Nachtrag I _ Die „OLW“
Der Ort _ Die Oberlausitzer Webschule
Bevor ich jetzt weiter der Reiseroute folge und über Zittau berichte, hier ein wichtiger Nachtrag zu meiner Zeit in Großschönau. Denn neben all dem Netzwerkweben und der Erkundung neuer Landschaften und Bräuche ging es auch darum, einen Bidwirkereikurs im Rahmen des Ersten WEBERSOMMERS in der im Entstehen begriffenen Oberlausitzer Webschule zu geben.

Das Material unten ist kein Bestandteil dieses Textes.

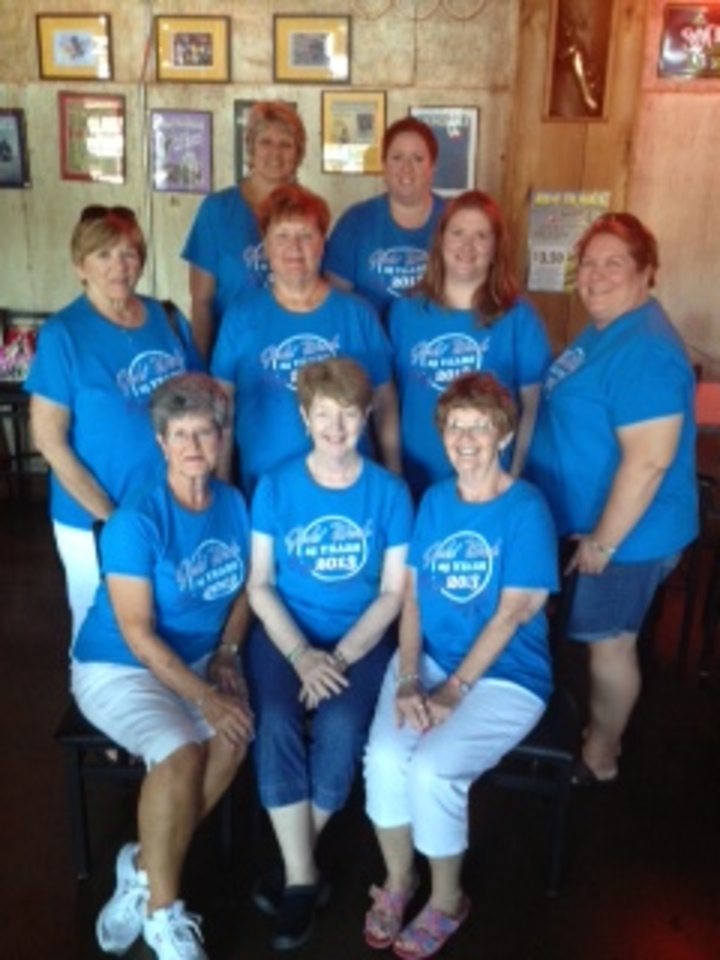 25th Annual Girls' Week Shirts T-Shirt Photo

Vor knapp zwei Jahren, im Herbst ’21, war ich das erste mal in Großschönau. Damals war es auch das erste Jahr, dass in den Räumen der alten Webschule Aktivitäten stattfanden. Im Vorfeld gab es ein umfangreiches Konzept, das über einen Ideenwettbewerb die ersten Fördermittel einwerben konnte, mit denen wiederum die Sanierung des ersten Bauabschnitts und die Etablierung der ersten Angebote gestartet wurden.

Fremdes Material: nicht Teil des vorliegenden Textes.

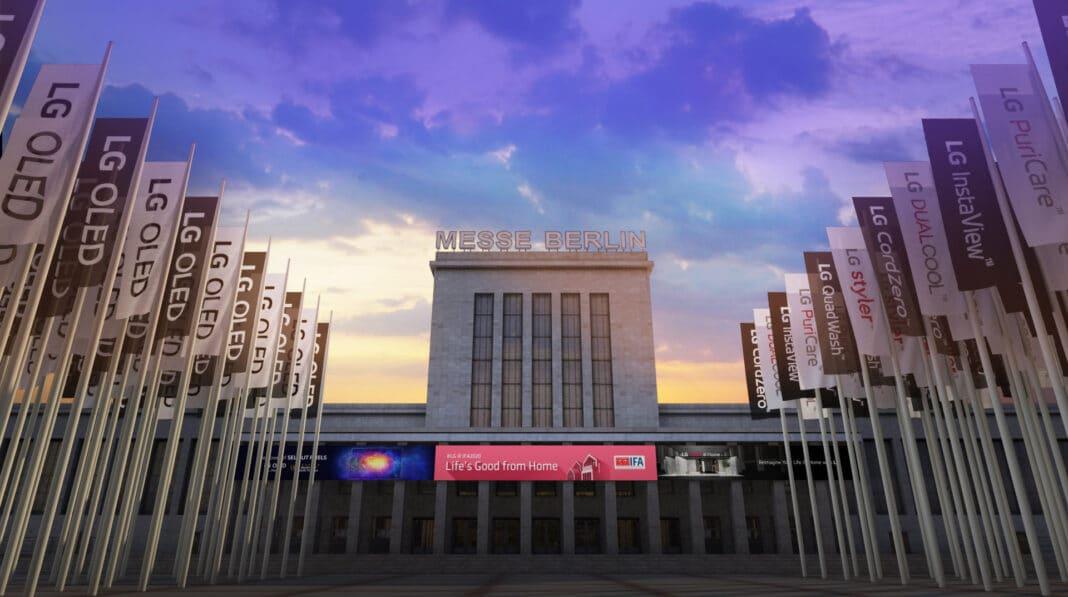 Der Nord-Eingang der IFA gehört seit Jahren LG Electronics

Ihr seht schon, da kommt viel „erstes“ zusammen. Denn das ganze Projekt ist in seinem Umfang (baulich und inhaltlich) ein ambitioniertes, zukunftsorientiertes Vorhaben, das einen langen Atem braucht, um immer wieder Allianzen mit der Einwohnerschaft, der Politik, der Wirtschaft, der Bildung und der Kunst zu schließen, um mit Geduld und Leidenschaft ein tragendes Netzwerk aufzubauen, um bewahrend und innovativ zu wirken. Ein langer Weg, aber wenn man nicht irgendwann anfängt zu laufen, dann kommt man nie an.

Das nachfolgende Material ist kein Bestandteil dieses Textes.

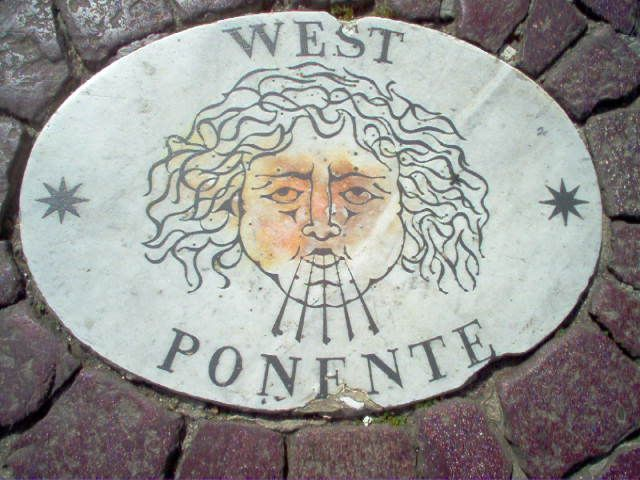West Ponente tile in the Wind Rose in Saint Peter's square (from Angels & Demons) AIR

Die Voraussetzungen sind jedenfalls gegeben. Der Gebäudekomplex hat Potential, die Geschichte des Ortes als Textildorf sowie der Umgebung, die Verbindung mit dem Deutschen Damast- und Frottiermuseum….. das Engagement der Menschen, die dieses Projekt in Händen haben… wenn jetzt auch noch Verwaltung und Politik mitziehen, die Anschlussfinanzierung auf lange Sicht gesichert werden kann und die Einwohnerschaft sich mit dem Fortschritt der Bauarbeiten zunehmend für dieses Projekt begeistert und sich mit ihm identifiziert, dann……. werde ich bei meinem nächsten Besuch in Großschönau auf einen spannenden Ort des Austausches, des kreativen Forschens und Schaffens stoßen. Darauf freu ich mich jetzt schon.
Ich konnte von meinem zweiten Standort in Großschönau zusehen, wie die alte Dachlattung abgenommen wurde, der zukünftige Eingangsbereich hat schon einen Aufzug und die ersten stetigen Angebote sind bereits angelaufen und helfen, diesen Ort als lebendigen Ort zu etablieren. Das sind konkrete Schritte.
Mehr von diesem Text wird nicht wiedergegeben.